EM QUE CONSISTE: Copie integralmente, sem qualquer alteração, o texto abaixo sobre a arte Sona.

TEXTO FORNECIDO:
|---|
CARLA PEAIRO | ARTISTA PLÁSTICA

Com 40 anos de carreira, a artista plástica defende a revalorização dos desenhos feitos na areia, arte pertencente ao povo Côkwe, bem como a sua implementação no sistema de ensino nacional. A artista inaugurou uma exposição dupla, no Palácio de Ferro, que ficará patente até 30 de Abril.

Inaugurou esta quinta-feira, dia 27, a exposição "Sona-Traços De Uma Herança". Que técnicas usou nas suas obras?

Apresento cerca de 30 peças em várias técnicas, acrílico sobre tela, óleo sobre tela, técnica mista, colagem e também algumas peças em arte têxtil, colagem com fios de vários tipos e aplicação sobre cera, selagem manual, sugerindo uma leitura estética e utilitária como consequência da apropriação positiva dos códigos da arte de escrita Sona.

Há dois anos que Sona é Património Cultural Imaterial da Humanidade da UNESCO. Que mensagem traz nas suas obras?

Esta exposição pretende revalorizar e preservar o trabalho feito pelos nossos ancestrais, os antepassados, os Akwa kuta Sona, que são os mestres que desenhavam na areia, arte Sona, para transmitir mensagens aos jovens que passavam pelo ritual da Mukanda e do Mungongue, ritual de passagem da puberdade à idade adulta. Esses desenhos serviam para transmitir mensagens para a sociedade e para o clã. Eram mensagens, que naquele tempo, faziam parte de uma elite de desenhadores, pintores, ferreiros, tecelões e que ficou registada em livros feitos pelos pesquisadores que visitaram a região leste de Angola, como Mário Fontinha, Emily Peterson, Gerhard Kubik. O registo serviu para várias aplicações em sistemas de ensino fora de Angola.

E o objectivo..

O objectivo desta exposição é precisamente o de falar sobre a importância desses desenhos para a nossa sociedade, principalmente a sociedade estudantil. Que merece, portanto, conhecer esta prática ancestral e utilizá-la para poder desenvolver certas faculdades, certas características como são a memória, a concentração, a criatividade, o gosto pela pesquisa e por tudo o que é experimental.
|---|
DADOS DE ORIGEM:
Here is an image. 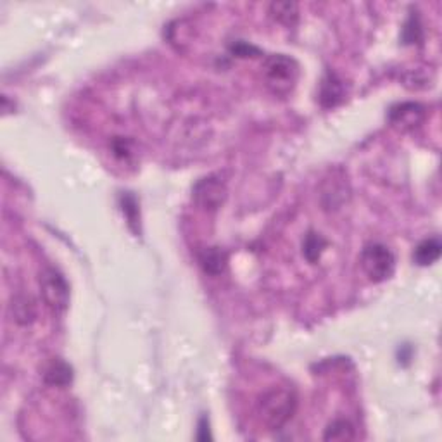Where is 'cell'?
|---|
RESULTADO DO EXERCÍCIO:
CARLA PEAIRO | ARTISTA PLÁSTICA

Com 40 anos de carreira, a artista plástica defende a revalorização dos desenhos feitos na areia, arte pertencente ao povo Côkwe, bem como a sua implementação no sistema de ensino nacional. A artista inaugurou uma exposição dupla, no Palácio de Ferro, que ficará patente até 30 de Abril.

Inaugurou esta quinta-feira, dia 27, a exposição "Sona-Traços De Uma Herança". Que técnicas usou nas suas obras?

Apresento cerca de 30 peças em várias técnicas, acrílico sobre tela, óleo sobre tela, técnica mista, colagem e também algumas peças em arte têxtil, colagem com fios de vários tipos e aplicação sobre cera, selagem manual, sugerindo uma leitura estética e utilitária como consequência da apropriação positiva dos códigos da arte de escrita Sona.

Há dois anos que Sona é Património Cultural Imaterial da Humanidade da UNESCO. Que mensagem traz nas suas obras?

Esta exposição pretende revalorizar e preservar o trabalho feito pelos nossos ancestrais, os antepassados, os Akwa kuta Sona, que são os mestres que desenhavam na areia, arte Sona, para transmitir mensagens aos jovens que passavam pelo ritual da Mukanda e do Mungongue, ritual de passagem da puberdade à idade adulta. Esses desenhos serviam para transmitir mensagens para a sociedade e para o clã. Eram mensagens, que naquele tempo, faziam parte de uma elite de desenhadores, pintores, ferreiros, tecelões e que ficou registada em livros feitos pelos pesquisadores que visitaram a região leste de Angola, como Mário Fontinha, Emily Peterson, Gerhard Kubik. O registo serviu para várias aplicações em sistemas de ensino fora de Angola.

E o objectivo..

O objectivo desta exposição é precisamente o de falar sobre a importância desses desenhos para a nossa sociedade, principalmente a sociedade estudantil. Que merece, portanto, conhecer esta prática ancestral e utilizá-la para poder desenvolver certas faculdades, certas características como são a memória, a concentração, a criatividade, o gosto pela pesquisa e por tudo o que é experimental.